Refinancing risk is becoming one of the main forces shaping real estate decisions. Debt agreed in a lower-rate environment is now meeting a different cost of capital, and that changes the viability of assets that once looked secure.
The issue is not only whether loans can be refinanced. It is the terms on which refinancing happens. Higher interest costs reduce cashflow cover, limit leverage and expose weaknesses in assets that rely on thin margins or optimistic growth assumptions.
Prime assets with strong income, low vacancy and clear compliance pathways are more likely to hold lender confidence. Secondary assets face a harder test. Where income is weaker, capital expenditure is rising or energy performance is poor, lenders may require more equity or lower valuations.

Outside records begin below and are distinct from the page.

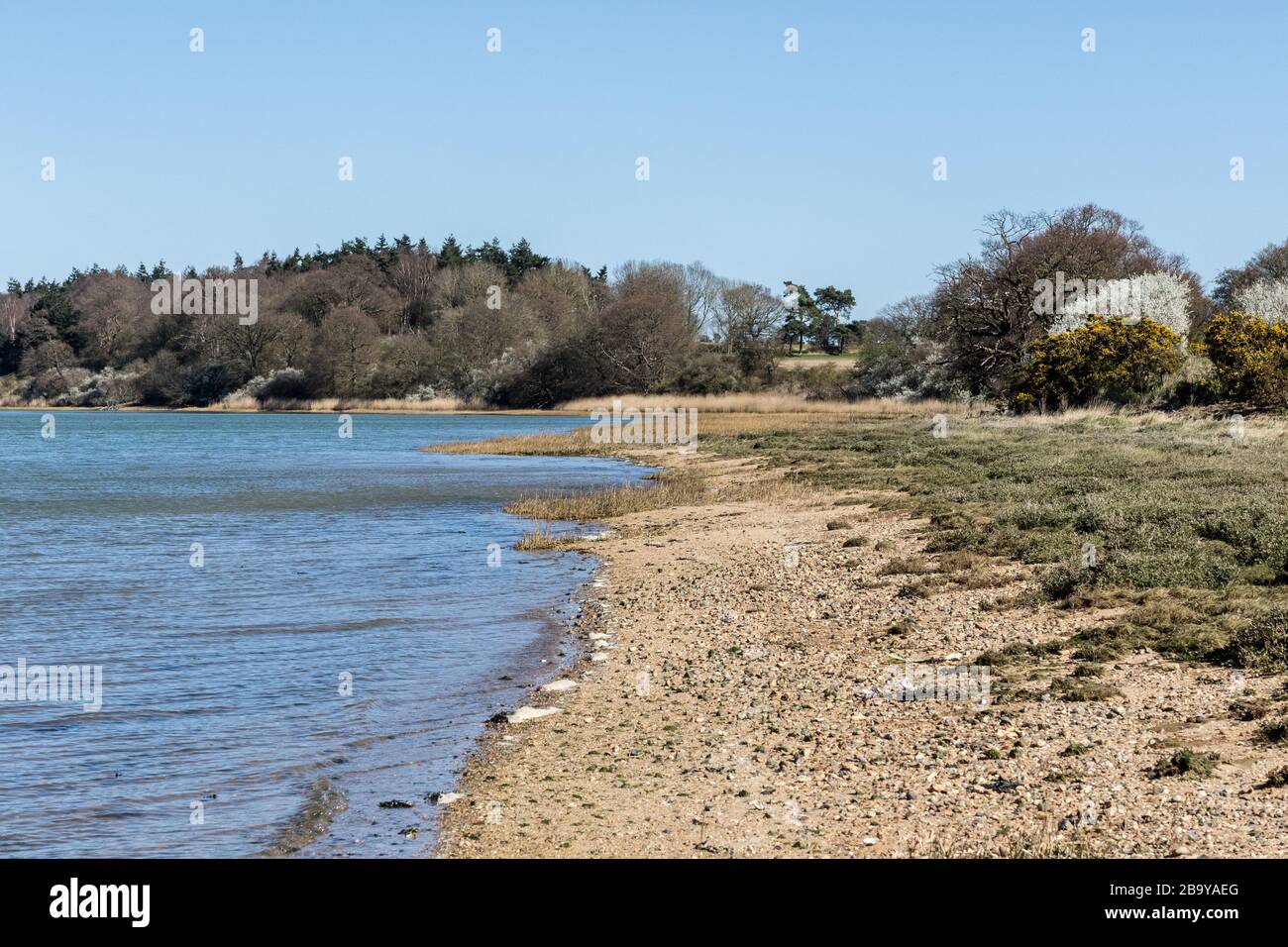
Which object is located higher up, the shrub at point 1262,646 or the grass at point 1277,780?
the shrub at point 1262,646

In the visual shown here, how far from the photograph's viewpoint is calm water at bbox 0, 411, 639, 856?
29.8 feet

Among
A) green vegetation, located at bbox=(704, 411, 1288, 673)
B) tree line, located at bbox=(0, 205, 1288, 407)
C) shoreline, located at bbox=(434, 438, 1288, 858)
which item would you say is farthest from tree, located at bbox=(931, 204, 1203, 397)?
shoreline, located at bbox=(434, 438, 1288, 858)

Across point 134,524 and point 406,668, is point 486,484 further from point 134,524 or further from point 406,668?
point 406,668

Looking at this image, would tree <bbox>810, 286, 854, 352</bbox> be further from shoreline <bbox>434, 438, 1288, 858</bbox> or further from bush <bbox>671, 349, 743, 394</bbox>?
shoreline <bbox>434, 438, 1288, 858</bbox>

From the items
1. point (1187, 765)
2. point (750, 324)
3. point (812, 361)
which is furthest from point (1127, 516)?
point (812, 361)

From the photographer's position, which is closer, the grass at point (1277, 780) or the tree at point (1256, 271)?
the grass at point (1277, 780)

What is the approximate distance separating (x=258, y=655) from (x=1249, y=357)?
3905 centimetres

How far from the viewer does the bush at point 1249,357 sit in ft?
140

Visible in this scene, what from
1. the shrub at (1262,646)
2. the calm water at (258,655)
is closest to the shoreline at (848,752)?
the shrub at (1262,646)

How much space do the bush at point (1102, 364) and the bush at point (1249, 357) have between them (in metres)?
2.68

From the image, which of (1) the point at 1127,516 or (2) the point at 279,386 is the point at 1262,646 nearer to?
(1) the point at 1127,516

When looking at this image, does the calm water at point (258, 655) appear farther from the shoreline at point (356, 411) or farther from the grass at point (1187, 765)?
the shoreline at point (356, 411)

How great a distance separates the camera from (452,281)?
444 ft

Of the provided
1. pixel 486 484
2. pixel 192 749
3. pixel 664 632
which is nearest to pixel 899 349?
pixel 486 484
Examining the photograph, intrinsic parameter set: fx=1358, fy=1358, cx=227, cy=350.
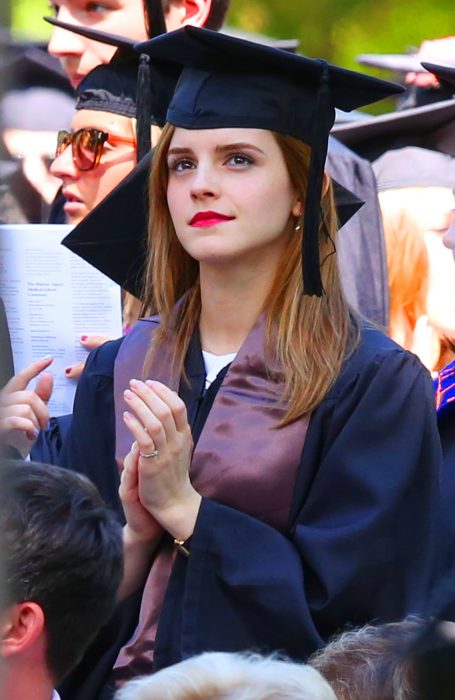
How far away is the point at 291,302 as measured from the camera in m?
2.71

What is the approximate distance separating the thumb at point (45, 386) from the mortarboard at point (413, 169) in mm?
1711

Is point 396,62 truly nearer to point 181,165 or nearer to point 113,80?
point 113,80

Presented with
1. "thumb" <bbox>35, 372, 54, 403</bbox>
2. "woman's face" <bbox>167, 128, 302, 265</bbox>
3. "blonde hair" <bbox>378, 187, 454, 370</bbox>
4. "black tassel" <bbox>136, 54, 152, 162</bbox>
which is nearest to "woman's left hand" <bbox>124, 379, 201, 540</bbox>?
"woman's face" <bbox>167, 128, 302, 265</bbox>

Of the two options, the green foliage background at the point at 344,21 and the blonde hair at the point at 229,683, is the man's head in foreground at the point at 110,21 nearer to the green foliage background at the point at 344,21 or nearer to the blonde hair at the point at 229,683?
the blonde hair at the point at 229,683

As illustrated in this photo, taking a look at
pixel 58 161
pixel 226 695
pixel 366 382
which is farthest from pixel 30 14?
pixel 226 695

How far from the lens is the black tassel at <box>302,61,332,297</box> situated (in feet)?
8.76

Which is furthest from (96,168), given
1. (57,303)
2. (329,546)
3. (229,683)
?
(229,683)

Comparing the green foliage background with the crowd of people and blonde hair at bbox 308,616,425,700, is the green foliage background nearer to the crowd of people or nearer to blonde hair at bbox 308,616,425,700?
the crowd of people

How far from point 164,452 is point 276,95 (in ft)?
2.54

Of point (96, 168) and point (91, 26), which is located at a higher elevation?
point (91, 26)

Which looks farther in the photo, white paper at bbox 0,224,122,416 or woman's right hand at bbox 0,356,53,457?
white paper at bbox 0,224,122,416

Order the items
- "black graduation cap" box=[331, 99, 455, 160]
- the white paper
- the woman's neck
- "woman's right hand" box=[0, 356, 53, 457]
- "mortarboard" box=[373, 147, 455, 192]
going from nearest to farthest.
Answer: the woman's neck → "woman's right hand" box=[0, 356, 53, 457] → the white paper → "mortarboard" box=[373, 147, 455, 192] → "black graduation cap" box=[331, 99, 455, 160]

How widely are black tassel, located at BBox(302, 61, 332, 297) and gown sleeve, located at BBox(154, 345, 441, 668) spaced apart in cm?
20

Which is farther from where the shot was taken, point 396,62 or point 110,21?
point 396,62
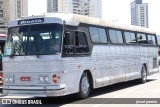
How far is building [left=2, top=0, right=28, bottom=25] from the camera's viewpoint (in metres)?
138

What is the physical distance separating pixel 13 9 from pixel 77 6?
34.3 metres

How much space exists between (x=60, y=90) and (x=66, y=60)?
39.5 inches

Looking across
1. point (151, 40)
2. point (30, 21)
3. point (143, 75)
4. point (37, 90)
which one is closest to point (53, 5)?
point (151, 40)

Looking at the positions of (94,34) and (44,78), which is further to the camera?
(94,34)

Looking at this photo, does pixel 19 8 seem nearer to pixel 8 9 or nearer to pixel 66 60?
pixel 8 9

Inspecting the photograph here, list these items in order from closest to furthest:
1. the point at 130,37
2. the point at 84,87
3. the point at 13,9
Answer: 1. the point at 84,87
2. the point at 130,37
3. the point at 13,9

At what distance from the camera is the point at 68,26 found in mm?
12312

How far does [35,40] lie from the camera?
1200 centimetres

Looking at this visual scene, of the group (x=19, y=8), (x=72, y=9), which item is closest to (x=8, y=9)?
(x=19, y=8)

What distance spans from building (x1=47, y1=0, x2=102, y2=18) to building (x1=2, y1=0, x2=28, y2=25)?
14599mm

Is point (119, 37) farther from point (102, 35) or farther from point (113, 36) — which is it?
point (102, 35)

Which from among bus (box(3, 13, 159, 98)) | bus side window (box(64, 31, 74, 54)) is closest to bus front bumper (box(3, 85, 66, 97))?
bus (box(3, 13, 159, 98))

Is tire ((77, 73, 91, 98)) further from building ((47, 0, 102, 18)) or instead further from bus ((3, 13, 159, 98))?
building ((47, 0, 102, 18))

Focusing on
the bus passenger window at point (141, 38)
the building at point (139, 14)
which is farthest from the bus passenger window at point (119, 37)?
the building at point (139, 14)
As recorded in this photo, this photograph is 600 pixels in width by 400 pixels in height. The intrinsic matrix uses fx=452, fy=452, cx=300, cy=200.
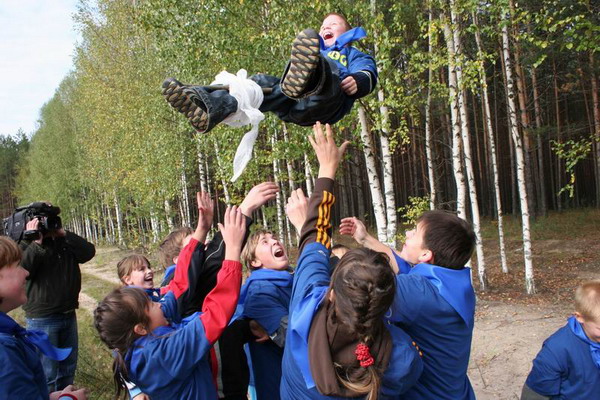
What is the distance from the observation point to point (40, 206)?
381cm

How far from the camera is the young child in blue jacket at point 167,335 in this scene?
1906 millimetres

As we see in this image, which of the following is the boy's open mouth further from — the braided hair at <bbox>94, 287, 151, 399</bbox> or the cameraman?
the cameraman

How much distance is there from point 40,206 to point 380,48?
467cm

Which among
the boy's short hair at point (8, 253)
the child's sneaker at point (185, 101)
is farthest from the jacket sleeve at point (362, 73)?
the boy's short hair at point (8, 253)

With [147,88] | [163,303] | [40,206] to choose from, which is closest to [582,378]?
[163,303]

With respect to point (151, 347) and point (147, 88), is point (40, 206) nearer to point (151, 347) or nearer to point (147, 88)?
point (151, 347)

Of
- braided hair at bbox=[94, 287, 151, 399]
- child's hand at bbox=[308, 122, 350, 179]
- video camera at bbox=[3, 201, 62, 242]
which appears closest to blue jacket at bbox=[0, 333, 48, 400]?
braided hair at bbox=[94, 287, 151, 399]

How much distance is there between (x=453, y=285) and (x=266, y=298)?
0.94 m

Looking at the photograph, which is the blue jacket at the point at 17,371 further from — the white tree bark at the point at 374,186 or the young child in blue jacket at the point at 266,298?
the white tree bark at the point at 374,186

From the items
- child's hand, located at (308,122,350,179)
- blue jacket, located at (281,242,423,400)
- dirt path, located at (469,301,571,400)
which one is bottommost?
dirt path, located at (469,301,571,400)

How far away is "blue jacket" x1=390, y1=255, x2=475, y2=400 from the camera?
1749 mm

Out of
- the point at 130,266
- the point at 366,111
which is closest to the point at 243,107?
the point at 130,266

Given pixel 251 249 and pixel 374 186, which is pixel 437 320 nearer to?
pixel 251 249

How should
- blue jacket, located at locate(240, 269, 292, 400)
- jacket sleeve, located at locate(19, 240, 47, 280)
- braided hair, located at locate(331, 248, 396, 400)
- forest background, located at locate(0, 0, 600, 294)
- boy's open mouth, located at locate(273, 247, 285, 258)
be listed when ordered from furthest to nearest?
forest background, located at locate(0, 0, 600, 294)
jacket sleeve, located at locate(19, 240, 47, 280)
boy's open mouth, located at locate(273, 247, 285, 258)
blue jacket, located at locate(240, 269, 292, 400)
braided hair, located at locate(331, 248, 396, 400)
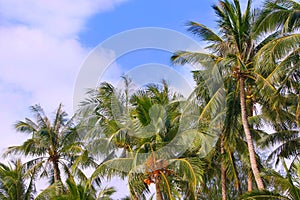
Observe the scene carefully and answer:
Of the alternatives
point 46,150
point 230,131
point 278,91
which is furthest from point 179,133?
point 46,150

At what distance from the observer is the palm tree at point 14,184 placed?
2359cm

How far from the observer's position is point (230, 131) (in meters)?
19.6

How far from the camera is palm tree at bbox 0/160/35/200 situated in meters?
23.6

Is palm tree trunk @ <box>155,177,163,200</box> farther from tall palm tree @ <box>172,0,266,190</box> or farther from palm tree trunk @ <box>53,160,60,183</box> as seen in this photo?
palm tree trunk @ <box>53,160,60,183</box>

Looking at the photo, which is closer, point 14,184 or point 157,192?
point 157,192

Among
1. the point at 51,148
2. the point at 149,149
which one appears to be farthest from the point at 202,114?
the point at 51,148

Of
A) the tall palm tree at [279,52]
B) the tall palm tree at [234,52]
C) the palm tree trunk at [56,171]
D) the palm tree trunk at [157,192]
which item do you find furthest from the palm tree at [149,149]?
the palm tree trunk at [56,171]

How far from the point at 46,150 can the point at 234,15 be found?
11895 millimetres

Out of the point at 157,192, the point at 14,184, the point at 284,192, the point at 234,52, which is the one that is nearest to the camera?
the point at 284,192

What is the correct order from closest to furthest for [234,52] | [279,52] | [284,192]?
[284,192], [279,52], [234,52]

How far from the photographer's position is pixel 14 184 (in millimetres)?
23734

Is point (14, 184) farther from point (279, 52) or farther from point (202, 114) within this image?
point (279, 52)

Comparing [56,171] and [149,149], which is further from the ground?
[56,171]

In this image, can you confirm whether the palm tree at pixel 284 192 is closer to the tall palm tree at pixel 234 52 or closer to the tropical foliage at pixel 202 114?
the tropical foliage at pixel 202 114
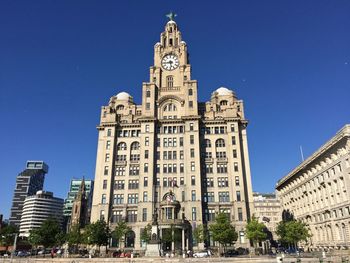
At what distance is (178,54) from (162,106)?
23.5 metres

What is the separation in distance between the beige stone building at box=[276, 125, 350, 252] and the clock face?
55650mm

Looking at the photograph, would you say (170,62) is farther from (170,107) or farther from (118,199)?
(118,199)

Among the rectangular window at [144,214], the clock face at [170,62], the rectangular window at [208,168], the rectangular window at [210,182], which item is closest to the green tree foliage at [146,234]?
the rectangular window at [144,214]

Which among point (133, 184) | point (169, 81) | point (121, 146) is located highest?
point (169, 81)

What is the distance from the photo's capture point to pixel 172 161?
91875 mm

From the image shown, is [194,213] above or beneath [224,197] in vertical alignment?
beneath

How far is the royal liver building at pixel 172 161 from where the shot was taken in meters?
83.8

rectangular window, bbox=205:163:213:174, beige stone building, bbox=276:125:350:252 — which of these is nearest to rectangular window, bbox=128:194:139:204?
rectangular window, bbox=205:163:213:174

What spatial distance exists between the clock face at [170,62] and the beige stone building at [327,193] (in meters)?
55.6

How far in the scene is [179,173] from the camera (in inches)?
3546

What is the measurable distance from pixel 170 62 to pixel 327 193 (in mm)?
67257

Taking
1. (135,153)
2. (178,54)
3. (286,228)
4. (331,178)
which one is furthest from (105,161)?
(331,178)

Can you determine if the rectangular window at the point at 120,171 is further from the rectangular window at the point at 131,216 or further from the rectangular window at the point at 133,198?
the rectangular window at the point at 131,216

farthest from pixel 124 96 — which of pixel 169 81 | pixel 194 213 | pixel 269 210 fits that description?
pixel 269 210
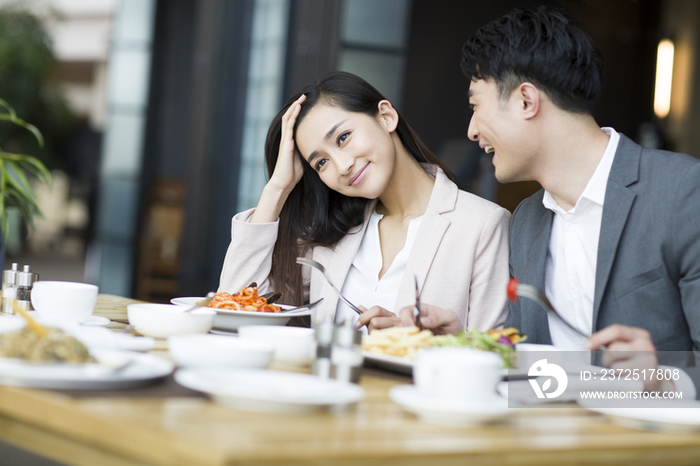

This creates a divide between owners who can recapitalise and those who cannot. Some will hold through the cycle. Others will be forced into sales, joint ventures, debt restructuring or partial disposals.
For investors, the opportunity is not simply distress. It is selective recapitalisation. Assets with sound fundamentals but weak balance sheets may become available to patient capital that can absorb short-term pressure and fund repositioning.
The discipline is in separating temporary financial stress from permanent asset weakness. Refinancing pressure will produce opportunities, but only where the underlying asset can still defend its income, relevance and exit route.